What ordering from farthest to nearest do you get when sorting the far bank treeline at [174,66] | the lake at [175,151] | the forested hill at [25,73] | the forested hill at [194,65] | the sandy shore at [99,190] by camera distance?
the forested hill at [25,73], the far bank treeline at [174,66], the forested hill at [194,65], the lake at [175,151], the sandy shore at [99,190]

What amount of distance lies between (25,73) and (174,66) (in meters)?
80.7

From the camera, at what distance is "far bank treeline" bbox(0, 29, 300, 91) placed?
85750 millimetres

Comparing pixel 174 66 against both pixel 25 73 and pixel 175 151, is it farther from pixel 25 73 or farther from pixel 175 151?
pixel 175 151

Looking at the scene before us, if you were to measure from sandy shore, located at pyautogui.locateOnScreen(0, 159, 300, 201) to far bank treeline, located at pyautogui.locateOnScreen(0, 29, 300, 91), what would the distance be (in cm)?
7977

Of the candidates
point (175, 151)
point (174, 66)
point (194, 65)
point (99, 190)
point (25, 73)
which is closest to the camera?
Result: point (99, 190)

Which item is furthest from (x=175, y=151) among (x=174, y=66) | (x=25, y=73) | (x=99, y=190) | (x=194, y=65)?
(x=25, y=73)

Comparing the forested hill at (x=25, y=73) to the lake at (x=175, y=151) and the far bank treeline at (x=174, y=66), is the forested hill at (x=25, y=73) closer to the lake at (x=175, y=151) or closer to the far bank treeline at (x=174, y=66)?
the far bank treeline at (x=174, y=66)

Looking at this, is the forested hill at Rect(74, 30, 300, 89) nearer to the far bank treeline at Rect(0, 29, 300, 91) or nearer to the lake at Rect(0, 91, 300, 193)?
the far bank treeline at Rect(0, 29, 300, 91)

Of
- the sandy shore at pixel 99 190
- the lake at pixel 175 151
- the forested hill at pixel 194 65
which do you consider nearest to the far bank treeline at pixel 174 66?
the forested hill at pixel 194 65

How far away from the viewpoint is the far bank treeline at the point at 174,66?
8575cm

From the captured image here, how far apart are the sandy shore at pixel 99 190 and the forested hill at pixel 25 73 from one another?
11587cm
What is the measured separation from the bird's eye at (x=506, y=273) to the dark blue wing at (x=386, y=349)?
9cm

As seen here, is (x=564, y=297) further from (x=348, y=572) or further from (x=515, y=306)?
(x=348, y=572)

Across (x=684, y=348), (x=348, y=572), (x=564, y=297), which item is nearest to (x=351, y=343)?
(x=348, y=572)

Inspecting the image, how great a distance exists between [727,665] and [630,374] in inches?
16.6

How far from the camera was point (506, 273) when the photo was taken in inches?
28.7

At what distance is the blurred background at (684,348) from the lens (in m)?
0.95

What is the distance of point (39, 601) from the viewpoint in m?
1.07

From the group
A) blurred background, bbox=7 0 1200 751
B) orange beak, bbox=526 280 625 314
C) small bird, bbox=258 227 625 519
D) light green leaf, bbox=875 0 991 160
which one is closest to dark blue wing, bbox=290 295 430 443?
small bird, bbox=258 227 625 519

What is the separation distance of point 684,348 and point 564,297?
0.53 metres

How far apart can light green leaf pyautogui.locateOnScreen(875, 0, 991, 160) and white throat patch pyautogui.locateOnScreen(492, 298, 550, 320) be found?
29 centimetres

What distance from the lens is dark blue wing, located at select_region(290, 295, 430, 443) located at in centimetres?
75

━━━━━━━━━━━━━━━━━━━━

### EXERCISE AIM
Reproduce all of the items above verbatim, from the first line to the last.

### WRITTEN ANSWER
What ordering from farthest to nearest do you get when sorting the far bank treeline at [174,66] | the lake at [175,151] | the forested hill at [25,73] | the forested hill at [194,65] | the sandy shore at [99,190] by camera distance?
the forested hill at [25,73], the far bank treeline at [174,66], the forested hill at [194,65], the lake at [175,151], the sandy shore at [99,190]

What amount of distance lies between (25,73) and (174,66) (in meters)?
80.7

From the camera, at what distance is "far bank treeline" bbox(0, 29, 300, 91) placed?
85750 millimetres

Comparing pixel 174 66 against both pixel 25 73 and pixel 175 151, is it farther from pixel 25 73 or farther from pixel 175 151?
pixel 175 151

Looking at the scene before us, if you were to measure from sandy shore, located at pyautogui.locateOnScreen(0, 159, 300, 201) to far bank treeline, located at pyautogui.locateOnScreen(0, 29, 300, 91), what would the distance be (in cm)?
7977

Of the candidates
point (175, 151)
point (174, 66)
point (194, 65)
point (99, 190)
point (25, 73)
which is closest to the camera?
Result: point (99, 190)

Which item is furthest from (x=175, y=151) among (x=174, y=66) | (x=25, y=73) | (x=99, y=190) | (x=194, y=65)?
(x=25, y=73)

Comparing the forested hill at (x=25, y=73) to the lake at (x=175, y=151) and the far bank treeline at (x=174, y=66), is the forested hill at (x=25, y=73) closer to the lake at (x=175, y=151) or closer to the far bank treeline at (x=174, y=66)?
the far bank treeline at (x=174, y=66)

Looking at this, is the forested hill at Rect(74, 30, 300, 89) nearer to the far bank treeline at Rect(0, 29, 300, 91) or nearer to the lake at Rect(0, 91, 300, 193)?
the far bank treeline at Rect(0, 29, 300, 91)

Of
- the sandy shore at pixel 99 190
- the lake at pixel 175 151
- the forested hill at pixel 194 65
which do you consider nearest to the far bank treeline at pixel 174 66?
the forested hill at pixel 194 65

How far away from the viewpoint is the far bank treeline at the point at 174,66?
8575cm

From the captured image here, how far apart are the sandy shore at pixel 99 190 and the forested hill at pixel 25 73 from one another?
11587cm
What is the measured separation from the bird's eye at (x=506, y=273) to the dark blue wing at (x=386, y=349)?
9cm

As seen here, is (x=564, y=297) further from (x=348, y=572) or further from (x=515, y=306)?
(x=348, y=572)

Across (x=684, y=348), (x=348, y=572), (x=564, y=297), which item is nearest to (x=351, y=343)?
(x=348, y=572)

Inspecting the image, how great a distance exists between [727,665] and [630,374] in inches?
16.6

How far from the camera was point (506, 273) when the photo was taken in inches?
28.7

At what distance is the blurred background at (684,348) from the lens (in m)?
0.95

What is the distance of point (39, 601) from the viewpoint in m?
1.07

From the group
A) blurred background, bbox=7 0 1200 751
B) orange beak, bbox=526 280 625 314
C) small bird, bbox=258 227 625 519
D) light green leaf, bbox=875 0 991 160
which one is closest to dark blue wing, bbox=290 295 430 443?
small bird, bbox=258 227 625 519

What is the separation distance of point 684,348 and point 564,297?
0.53 metres

How far apart can light green leaf pyautogui.locateOnScreen(875, 0, 991, 160) and white throat patch pyautogui.locateOnScreen(492, 298, 550, 320) be found?
29 centimetres

What distance from the lens is dark blue wing, located at select_region(290, 295, 430, 443) located at in centimetres?
75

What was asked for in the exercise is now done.